Data Correctness Gotchas (Current v2 Line)

This page is still relevant, but it needed a reset. The current v2 framework has added stronger guardrails, scoped MCP configuration, verbose telemetry, and better prompt/runtime metadata. Even with those upgrades, there are still ways to get semantically wrong output without crashing the engine.

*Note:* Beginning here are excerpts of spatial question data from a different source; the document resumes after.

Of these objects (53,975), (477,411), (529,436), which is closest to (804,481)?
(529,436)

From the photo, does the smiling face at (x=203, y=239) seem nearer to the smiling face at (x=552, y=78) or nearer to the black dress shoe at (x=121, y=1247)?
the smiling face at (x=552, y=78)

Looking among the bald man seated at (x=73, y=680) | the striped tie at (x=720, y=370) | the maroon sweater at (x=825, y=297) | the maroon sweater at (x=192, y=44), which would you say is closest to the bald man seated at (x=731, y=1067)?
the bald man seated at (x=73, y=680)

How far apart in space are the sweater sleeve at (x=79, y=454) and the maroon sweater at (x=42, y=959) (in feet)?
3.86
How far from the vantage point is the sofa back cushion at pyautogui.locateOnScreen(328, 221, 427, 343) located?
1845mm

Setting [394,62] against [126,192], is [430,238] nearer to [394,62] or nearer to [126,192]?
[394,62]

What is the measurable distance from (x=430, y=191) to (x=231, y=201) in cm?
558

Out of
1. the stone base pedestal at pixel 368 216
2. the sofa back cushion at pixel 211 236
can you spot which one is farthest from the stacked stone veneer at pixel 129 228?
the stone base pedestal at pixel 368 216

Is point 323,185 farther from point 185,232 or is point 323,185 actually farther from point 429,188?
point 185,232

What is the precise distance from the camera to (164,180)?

This page focuses on the failure modes that still matter in the current repo, what the newer v2 features already improved, and what consumers should still protect at integration time.

What v2 improved already

Compared to the early v2 line, the current framework now reduces several older classes of mistakes:

ce_mcp_tool, ce_mcp_planner, ce_pending_action, and ce_verbose are startup-validated for scope/integrity
MCP scope is explicit (ANY / UNKNOWN), not ambiguous null wildcard behavior
CorrectionStep can keep confirmation/edit/retry turns in-place instead of forcing unnecessary reclassification
ce_verbose and step telemetry make degraded or skipped paths easier to detect
POST_SCHEMA_EXTRACTION and PRE_AGENT_MCP phases provide cleaner rule insertion points
ce_mcp_planner makes MCP prompt selection deterministic by intent/state scope instead of relying only on legacy config

Those are real upgrades, but they do not eliminate correctness risk. They mostly make bad behavior easier to prevent and easier to diagnose.

Highest-risk correctness failures that still exist

Current top correctness risks

Risk	Trigger	Bad output pattern	Fast detection	Practical mitigation
Concurrent same-conversation writes	Two requests hit the same `conversationId` at nearly the same time.	Last-write-wins state/context drift even though each individual turn looks valid.	Compare `updated_at`, audit ordering, and final persisted `ce_conversation` row for overlapping turns.	Serialize by `conversationId` at ingress or add optimistic locking around `ce_conversation`.
Rule collisions produce valid-but-wrong transitions	Multiple `ce_rule` rows match across phases or priorities and mutate intent/state in sequence.	Conversation lands in a reachable state, but not the one the business flow intended.	Review `RULE_MATCH`, `RULE_APPLIED`, and final intent/state across all phases, not just `PRE_RESPONSE_RESOLUTION`.	Keep rule ownership narrow, minimize cross-intent mutations, and regression-test critical paths.
Stale context survives topic or state changes	A new turn merges into existing context without evicting fields that are no longer valid for the new flow.	Old facts leak into prompt rendering, schema completeness checks, or final responses.	Diff `context_json` before and after intent/state changes and look for old keys that should have been dropped.	Define explicit reset rules on transition boundaries and clear stale fields when switching flows.
Consumer exposes too much prompt data	Broad `inputParams` or ad hoc metadata is allowed to influence prompt rendering.	The model produces plausible output based on accidental or sensitive prompt variables.	Inspect rendered prompt inputs during `INTENT_`, `SCHEMA_`, `MCP_PLAN_`, and `RESOLVE_RESPONSE_` LLM paths.	Treat prompt exposure as an allowlist contract and keep internal-only keys out of prompt vars.
Missing response coverage for reachable states	Rules, MCP, or pending actions move the session into a state with no usable `ce_response` / `ce_prompt_template` mapping.	The turn completes but returns fallback, empty, or misleading generic text.	Build trace shows state transition succeeded but response selection falls back or misses expected template/response rows.	Audit every reachable state and make response coverage part of config review.

Subtle traps introduced by newer flexibility

The newer v2 line is more capable, but that also creates new configuration mistakes if consumers are careless.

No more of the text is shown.